Dataset records
■ ■ ■ ■
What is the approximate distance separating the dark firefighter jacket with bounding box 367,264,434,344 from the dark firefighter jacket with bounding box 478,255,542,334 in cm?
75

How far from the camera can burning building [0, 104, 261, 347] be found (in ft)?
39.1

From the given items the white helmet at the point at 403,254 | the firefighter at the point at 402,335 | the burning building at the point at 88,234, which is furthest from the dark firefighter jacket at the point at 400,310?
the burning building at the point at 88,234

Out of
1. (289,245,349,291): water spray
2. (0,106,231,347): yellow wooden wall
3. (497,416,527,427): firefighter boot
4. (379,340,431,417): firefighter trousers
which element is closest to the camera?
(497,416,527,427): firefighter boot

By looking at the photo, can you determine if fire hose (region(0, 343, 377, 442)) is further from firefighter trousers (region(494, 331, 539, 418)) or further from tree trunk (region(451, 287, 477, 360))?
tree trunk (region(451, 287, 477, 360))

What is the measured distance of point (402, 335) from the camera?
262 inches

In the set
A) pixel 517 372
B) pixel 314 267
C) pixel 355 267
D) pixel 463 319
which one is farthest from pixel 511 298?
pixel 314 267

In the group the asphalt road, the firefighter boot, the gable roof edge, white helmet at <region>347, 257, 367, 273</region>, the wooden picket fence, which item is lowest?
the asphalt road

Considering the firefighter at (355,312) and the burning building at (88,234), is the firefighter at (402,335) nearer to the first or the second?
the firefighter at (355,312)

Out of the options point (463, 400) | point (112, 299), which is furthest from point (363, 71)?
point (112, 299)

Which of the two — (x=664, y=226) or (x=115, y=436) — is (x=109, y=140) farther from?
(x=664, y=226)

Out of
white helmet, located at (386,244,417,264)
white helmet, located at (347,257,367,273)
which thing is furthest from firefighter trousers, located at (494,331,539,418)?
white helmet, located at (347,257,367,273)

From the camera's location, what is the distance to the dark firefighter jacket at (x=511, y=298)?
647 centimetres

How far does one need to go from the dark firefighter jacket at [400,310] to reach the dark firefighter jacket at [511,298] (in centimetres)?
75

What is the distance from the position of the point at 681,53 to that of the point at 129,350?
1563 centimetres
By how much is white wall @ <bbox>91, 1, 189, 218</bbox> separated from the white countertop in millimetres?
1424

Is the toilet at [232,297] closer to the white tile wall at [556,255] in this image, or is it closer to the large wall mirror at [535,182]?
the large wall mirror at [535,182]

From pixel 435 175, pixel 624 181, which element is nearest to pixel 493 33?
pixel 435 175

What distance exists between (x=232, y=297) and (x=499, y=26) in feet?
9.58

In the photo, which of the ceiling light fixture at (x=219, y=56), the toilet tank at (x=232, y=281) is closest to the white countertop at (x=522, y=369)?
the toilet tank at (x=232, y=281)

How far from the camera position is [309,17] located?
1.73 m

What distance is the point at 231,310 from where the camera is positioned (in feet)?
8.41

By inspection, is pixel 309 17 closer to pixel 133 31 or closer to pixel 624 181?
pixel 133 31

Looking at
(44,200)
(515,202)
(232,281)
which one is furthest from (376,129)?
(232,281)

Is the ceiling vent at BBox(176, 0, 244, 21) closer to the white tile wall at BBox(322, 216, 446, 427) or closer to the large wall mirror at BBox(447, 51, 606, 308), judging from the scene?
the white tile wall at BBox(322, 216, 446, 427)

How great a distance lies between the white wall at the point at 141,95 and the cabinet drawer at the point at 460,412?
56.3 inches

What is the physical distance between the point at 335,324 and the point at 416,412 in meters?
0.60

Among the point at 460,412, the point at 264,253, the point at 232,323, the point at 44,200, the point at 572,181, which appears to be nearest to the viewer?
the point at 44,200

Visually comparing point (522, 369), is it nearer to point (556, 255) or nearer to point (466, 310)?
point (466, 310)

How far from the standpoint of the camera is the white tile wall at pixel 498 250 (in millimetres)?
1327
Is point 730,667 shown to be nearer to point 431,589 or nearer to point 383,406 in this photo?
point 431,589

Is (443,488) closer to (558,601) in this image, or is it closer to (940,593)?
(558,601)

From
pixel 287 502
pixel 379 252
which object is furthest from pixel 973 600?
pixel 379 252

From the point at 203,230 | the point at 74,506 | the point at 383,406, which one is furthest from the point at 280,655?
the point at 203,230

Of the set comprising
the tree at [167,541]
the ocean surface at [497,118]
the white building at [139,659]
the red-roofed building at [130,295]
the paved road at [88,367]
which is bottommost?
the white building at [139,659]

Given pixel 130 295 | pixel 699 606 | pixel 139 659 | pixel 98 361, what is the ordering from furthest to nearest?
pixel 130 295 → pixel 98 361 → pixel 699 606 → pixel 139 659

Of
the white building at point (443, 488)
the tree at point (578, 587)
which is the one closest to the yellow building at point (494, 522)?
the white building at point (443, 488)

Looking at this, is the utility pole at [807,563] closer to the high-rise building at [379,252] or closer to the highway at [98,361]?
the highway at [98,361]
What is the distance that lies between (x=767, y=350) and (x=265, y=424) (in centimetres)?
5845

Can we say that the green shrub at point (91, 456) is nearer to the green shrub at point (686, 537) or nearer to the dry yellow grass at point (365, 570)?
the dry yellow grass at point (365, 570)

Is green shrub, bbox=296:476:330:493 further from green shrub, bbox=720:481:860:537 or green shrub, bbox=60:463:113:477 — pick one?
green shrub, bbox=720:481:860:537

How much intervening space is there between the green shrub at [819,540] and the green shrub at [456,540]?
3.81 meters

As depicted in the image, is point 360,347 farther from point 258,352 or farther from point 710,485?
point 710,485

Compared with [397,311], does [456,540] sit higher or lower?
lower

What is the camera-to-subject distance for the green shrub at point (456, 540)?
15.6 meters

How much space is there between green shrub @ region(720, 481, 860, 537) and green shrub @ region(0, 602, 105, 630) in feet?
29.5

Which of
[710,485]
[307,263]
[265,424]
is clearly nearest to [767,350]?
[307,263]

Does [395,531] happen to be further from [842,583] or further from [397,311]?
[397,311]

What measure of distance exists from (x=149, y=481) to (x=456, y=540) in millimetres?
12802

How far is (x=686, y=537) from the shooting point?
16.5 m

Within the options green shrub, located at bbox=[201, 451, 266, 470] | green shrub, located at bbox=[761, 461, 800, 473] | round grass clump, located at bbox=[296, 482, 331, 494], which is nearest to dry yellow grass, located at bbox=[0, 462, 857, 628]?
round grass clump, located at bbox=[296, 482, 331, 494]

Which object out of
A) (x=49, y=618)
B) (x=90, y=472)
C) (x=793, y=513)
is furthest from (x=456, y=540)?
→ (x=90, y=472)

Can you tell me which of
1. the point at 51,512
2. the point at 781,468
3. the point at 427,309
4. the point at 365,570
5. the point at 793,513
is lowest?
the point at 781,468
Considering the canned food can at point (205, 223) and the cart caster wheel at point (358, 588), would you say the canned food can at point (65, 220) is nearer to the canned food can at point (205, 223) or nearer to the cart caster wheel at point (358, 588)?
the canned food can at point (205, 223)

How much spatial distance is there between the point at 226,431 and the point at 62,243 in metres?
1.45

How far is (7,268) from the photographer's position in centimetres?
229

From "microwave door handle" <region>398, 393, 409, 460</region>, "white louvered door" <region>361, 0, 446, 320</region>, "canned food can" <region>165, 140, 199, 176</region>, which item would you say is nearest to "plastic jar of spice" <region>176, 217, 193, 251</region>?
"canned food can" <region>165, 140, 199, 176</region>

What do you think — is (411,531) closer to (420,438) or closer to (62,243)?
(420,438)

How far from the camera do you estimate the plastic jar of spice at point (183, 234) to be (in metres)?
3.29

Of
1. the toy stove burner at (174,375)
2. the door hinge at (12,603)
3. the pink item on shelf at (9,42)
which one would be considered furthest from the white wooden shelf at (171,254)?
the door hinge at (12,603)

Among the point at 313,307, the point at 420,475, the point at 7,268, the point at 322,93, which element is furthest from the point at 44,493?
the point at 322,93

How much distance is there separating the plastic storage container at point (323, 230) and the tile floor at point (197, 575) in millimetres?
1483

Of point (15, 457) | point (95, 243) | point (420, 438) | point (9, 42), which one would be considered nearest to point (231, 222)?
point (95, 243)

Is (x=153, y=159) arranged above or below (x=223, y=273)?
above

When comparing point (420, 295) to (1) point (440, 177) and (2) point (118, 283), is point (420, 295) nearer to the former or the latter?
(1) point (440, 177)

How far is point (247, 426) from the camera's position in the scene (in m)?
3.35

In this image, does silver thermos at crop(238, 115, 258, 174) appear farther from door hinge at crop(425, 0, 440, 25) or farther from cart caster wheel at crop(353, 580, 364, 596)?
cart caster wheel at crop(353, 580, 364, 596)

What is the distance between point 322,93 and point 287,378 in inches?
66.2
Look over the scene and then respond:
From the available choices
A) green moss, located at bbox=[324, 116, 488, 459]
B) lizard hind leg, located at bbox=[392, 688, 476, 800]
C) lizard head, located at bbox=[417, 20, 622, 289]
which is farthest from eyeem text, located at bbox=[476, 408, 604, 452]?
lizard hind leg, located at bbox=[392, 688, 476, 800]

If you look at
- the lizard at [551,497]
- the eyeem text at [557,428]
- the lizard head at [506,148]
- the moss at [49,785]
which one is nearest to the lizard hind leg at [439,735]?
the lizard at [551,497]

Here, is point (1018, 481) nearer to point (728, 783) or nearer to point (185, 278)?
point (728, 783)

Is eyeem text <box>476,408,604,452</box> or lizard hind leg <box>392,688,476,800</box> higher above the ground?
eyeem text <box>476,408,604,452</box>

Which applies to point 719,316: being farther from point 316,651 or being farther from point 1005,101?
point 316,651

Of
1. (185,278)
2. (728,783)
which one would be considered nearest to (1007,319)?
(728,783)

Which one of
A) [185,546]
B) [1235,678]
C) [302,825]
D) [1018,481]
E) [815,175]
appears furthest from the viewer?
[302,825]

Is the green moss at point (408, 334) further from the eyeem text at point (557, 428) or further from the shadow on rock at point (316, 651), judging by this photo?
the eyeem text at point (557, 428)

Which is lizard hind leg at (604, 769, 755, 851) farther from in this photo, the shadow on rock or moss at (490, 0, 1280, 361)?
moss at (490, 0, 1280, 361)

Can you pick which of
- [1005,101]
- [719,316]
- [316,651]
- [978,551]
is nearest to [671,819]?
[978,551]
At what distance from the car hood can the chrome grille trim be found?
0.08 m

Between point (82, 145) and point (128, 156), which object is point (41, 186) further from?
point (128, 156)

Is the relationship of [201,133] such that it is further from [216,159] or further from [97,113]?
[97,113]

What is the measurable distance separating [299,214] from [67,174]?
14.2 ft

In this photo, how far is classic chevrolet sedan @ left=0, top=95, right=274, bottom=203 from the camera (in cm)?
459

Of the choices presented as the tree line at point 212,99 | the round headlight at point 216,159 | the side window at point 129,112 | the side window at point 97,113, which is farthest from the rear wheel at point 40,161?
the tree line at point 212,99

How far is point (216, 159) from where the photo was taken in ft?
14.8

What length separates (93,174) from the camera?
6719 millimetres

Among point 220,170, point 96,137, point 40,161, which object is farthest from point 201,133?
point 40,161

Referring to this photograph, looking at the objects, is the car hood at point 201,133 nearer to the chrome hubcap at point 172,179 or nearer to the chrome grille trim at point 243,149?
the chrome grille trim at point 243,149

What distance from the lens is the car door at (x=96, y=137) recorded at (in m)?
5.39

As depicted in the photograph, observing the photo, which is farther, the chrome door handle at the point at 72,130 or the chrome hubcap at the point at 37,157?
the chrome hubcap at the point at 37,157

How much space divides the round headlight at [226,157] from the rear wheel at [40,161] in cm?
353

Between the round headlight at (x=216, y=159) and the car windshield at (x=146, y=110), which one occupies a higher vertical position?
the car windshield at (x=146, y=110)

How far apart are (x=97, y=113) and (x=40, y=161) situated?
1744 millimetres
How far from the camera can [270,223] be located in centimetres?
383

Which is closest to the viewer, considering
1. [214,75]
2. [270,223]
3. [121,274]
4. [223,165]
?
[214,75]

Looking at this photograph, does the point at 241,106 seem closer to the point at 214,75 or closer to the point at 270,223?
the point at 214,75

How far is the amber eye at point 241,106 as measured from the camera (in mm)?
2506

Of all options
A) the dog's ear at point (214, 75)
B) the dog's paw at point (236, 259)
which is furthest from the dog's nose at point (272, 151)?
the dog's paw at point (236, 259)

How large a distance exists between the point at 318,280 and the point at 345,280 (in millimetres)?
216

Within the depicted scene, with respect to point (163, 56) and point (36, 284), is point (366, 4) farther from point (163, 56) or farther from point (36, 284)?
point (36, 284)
■ ■ ■ ■
**Problem to solve:** Give the lines exactly as they stand, from the line with "Which is closest to the viewer, considering" through the end of the material.

**Response below:**
Which is closest to the viewer, considering
1. [214,75]
2. [270,223]
3. [121,274]
4. [223,165]
?
[214,75]

Looking at this photograph, does the point at 241,106 seem closer to the point at 214,75 or closer to the point at 270,223?
the point at 214,75

How far is the amber eye at point 241,106 as measured from the camera (in mm)?
2506

Of all options
A) the dog's ear at point (214, 75)
B) the dog's paw at point (236, 259)
which is furthest from the dog's nose at point (272, 151)?
the dog's paw at point (236, 259)

How large a distance exists between the point at 318,280 and the point at 345,280 (in millimetres)?
216

Within the depicted scene, with respect to point (163, 56) and point (36, 284), is point (366, 4) farther from point (163, 56) or farther from point (36, 284)?
point (36, 284)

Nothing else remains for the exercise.